› Por Gabriela Cabezon Camara
El mismo gato en todas partes. Sentado como un montón de oro barato, brillante, moviendo la patita sincopada, infinitamente, un santo gato en las góndolas o en las cajas, un gato que propicia la recaudación, un gato que es un loop acrílico, una estampita en 3D y a pilas en el altar del autoservicio. Uno de esos gatos hechos de a millones cada día quién sabe en qué rincón de la inconmensurable China.
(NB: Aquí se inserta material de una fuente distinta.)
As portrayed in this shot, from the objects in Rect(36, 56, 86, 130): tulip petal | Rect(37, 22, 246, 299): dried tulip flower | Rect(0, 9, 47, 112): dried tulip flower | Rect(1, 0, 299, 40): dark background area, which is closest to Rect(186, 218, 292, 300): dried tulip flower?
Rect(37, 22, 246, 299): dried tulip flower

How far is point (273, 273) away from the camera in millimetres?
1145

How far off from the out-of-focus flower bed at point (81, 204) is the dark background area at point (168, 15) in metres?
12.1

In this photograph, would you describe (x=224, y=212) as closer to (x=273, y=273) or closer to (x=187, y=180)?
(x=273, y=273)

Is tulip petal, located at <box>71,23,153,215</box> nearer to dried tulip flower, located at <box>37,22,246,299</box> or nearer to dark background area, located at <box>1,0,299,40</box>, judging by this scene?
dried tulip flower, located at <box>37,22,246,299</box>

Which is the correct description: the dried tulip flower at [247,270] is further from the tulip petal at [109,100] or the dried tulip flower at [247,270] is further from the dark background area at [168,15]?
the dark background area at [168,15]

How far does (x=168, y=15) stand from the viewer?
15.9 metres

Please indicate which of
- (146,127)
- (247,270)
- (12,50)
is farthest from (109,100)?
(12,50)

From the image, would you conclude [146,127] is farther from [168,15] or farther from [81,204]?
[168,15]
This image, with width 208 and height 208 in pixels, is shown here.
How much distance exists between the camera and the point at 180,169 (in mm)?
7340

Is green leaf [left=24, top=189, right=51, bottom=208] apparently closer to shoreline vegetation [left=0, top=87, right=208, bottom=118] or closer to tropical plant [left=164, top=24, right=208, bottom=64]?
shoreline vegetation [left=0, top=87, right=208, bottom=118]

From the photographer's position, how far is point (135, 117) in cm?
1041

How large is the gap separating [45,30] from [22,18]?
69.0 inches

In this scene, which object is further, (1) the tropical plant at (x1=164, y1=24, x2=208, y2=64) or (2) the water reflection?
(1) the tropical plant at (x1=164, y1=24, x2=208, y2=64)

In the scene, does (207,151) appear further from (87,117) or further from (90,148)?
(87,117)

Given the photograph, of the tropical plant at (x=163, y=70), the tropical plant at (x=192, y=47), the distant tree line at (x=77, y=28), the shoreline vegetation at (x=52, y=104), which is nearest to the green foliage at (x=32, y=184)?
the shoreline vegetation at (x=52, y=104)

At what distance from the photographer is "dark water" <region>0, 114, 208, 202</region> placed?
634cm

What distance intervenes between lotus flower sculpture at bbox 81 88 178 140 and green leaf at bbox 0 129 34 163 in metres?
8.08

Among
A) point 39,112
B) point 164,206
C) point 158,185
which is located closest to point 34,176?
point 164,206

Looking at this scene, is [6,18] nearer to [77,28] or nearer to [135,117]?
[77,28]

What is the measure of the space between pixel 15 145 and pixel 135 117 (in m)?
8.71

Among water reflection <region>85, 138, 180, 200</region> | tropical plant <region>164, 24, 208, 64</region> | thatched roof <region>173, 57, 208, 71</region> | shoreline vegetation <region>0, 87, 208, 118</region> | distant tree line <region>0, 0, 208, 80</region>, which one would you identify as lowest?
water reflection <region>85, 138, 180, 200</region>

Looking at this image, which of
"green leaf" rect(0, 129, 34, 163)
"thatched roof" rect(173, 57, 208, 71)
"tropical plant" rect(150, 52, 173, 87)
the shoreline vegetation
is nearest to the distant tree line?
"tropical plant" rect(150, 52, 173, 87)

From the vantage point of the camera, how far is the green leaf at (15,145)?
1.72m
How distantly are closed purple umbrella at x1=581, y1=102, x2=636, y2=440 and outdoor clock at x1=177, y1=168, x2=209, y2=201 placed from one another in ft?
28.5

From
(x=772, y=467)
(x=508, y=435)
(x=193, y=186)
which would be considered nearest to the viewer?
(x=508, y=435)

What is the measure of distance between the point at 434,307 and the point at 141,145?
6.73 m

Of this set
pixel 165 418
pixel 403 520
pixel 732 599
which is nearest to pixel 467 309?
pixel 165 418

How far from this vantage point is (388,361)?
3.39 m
Fue la patita mecánica de ese gato que un día, un 23 de diciembre, me empezó a decir “vení, vení, vení”. Se me hizo signo el gato, del cromado berreta –¿puede ser otra cosa cualquier dorado que no sea oro?– emergió un sentido, tuve una epifanía de plástico, el gato se me volvió como el ojo de un huracán y lo que yo era, un montón de pedazos de mujer, empezó a girar en torno a un eje. Parecerá poco, pero un movimiento en torno a un eje es un principio de cohesión. Y ahí empecé a hacerme china.
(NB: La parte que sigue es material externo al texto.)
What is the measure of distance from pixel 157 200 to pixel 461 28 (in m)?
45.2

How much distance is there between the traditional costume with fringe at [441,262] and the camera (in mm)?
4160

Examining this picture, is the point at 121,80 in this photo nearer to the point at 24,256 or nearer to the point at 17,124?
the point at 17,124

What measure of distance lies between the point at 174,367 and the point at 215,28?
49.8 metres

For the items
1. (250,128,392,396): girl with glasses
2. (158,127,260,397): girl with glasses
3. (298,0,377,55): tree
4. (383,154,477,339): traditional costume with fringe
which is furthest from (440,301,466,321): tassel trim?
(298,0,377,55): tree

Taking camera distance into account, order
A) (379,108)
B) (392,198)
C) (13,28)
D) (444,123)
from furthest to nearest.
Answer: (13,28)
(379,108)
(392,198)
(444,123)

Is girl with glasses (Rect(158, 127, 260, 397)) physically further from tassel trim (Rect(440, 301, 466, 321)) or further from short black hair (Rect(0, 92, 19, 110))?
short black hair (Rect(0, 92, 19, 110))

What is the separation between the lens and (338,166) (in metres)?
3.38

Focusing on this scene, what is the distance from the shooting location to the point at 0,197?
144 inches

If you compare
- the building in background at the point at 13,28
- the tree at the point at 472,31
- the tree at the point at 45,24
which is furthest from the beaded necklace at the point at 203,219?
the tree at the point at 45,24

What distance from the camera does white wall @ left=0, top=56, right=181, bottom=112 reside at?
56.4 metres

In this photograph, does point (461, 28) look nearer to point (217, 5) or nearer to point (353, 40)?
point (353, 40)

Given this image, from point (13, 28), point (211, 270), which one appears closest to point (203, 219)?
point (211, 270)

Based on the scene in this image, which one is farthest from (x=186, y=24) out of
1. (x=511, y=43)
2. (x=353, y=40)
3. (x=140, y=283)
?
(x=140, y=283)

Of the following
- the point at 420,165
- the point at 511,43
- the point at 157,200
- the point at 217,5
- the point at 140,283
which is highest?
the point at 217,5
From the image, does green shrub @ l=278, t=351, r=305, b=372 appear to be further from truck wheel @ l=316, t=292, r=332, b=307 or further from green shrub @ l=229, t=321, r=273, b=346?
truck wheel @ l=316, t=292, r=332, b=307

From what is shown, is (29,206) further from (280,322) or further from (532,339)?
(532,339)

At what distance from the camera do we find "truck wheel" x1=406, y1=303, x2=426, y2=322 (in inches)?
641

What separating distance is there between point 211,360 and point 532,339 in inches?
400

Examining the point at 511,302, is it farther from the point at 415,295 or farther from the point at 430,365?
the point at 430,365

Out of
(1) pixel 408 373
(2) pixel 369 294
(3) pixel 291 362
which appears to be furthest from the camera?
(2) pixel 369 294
Si me decís que esto tiene que entrar en dos minutos, voy a tener que ser breve. Fue así: era la víspera de Nochebuena. El puto pesebre, las putas familias, los regalos que todavía no había comprado, los shoppings que reventaban, las avenidas quietas a fuerza de todos los pelotudos que como yo todavía no habían comprado los regalos y salían el último día posible como una marea de hormigas enloquecidas, la pelea con el que era mi marido (“en lo de tu mamá ya estuvimos el año pasado”, “mi mamá está enferma”, etc.), los chicos que querían la última Nintendo sin que les importara el más mínimo carajo que su padre estaba sin empleo hacía seis meses y no hablaban de ninguna otra cosa, el peso de mis tres trabajos que de cualquier modo no me salvaban de la obligación de preparar la ensalada rusa fuéramos a la casa de la madre que fuera.
Eso fue, la ensalada rusa. Me fui a comprar las latas de jardinera y la mayonesa a “Hermosura”, el autoservicio de Wan.
Eran las diez menos cuarto de la noche, Wan estaba sola, casi cerrando. Agarré el canasto, le metí las latas al canasto, puse mayonesa en el canasto con latas y le agregué dos cervezas frías al canasto con la proto rusa. Llegué a la caja. Cuando Wan pasaba la segunda lata por el lector de barras me desmayé. El gato dorado, con los reflejitos de tenues de todas las lucecitas de Navidad del barrio, enmarcado por el pelo negro, pesado, suelto de Wan y esa cara de luna con boca roja que tiene fueron lo primero que vi cuando me desperté. La patita del gato me empezó a decir “vení, vení, vení”. Y Wan, “¿qué pasa vos, linda?”. Me incorporé, no sé cómo Wan me había extendido sobre la caja, comí el maní japonés que me ofrecía para superar lo que ella juzgó un bajón de presión, tomé el vaso de cerveza fría que me ofreció mientras ella bajaba la persiana con esa fuerza que nunca le había visto y que salía de los músculos concentrados de su cuerpo flaco y chinísimo. Volvió Wan y me preguntó otra vez: “¿qué pasa vos?”. Le conté. Wan se rió. A la segunda cerveza tiramos las latas de jardinera por la puerta. Le dimos a un auto y empezó a sonar la alarma. Nos dio risa. A la tercera cerveza, yo lloraba, Wan me abrazaba, la besé. Hicimos el amor en el depósito, sobre un silloncito de pana roja con estampados de pandas. Y listo, se acabó la Navidad para mí.
Ese 24, mi ex marido se fue a casa de su madre. Juntos fueron a misa de Gallo, los chicos participaron del pesebre viviente y la abuela les regaló la Nintendo que querían. Ahora, Wan y yo tenemos este autoservicio acá en Tilcara. Me hice budista. El único bicho rojo que festejo es un dragón. Del gordo barbudo nunca más nada. A mi ex marido y los chicos les paso alimentos: mando un flete con cajas una vez por mes.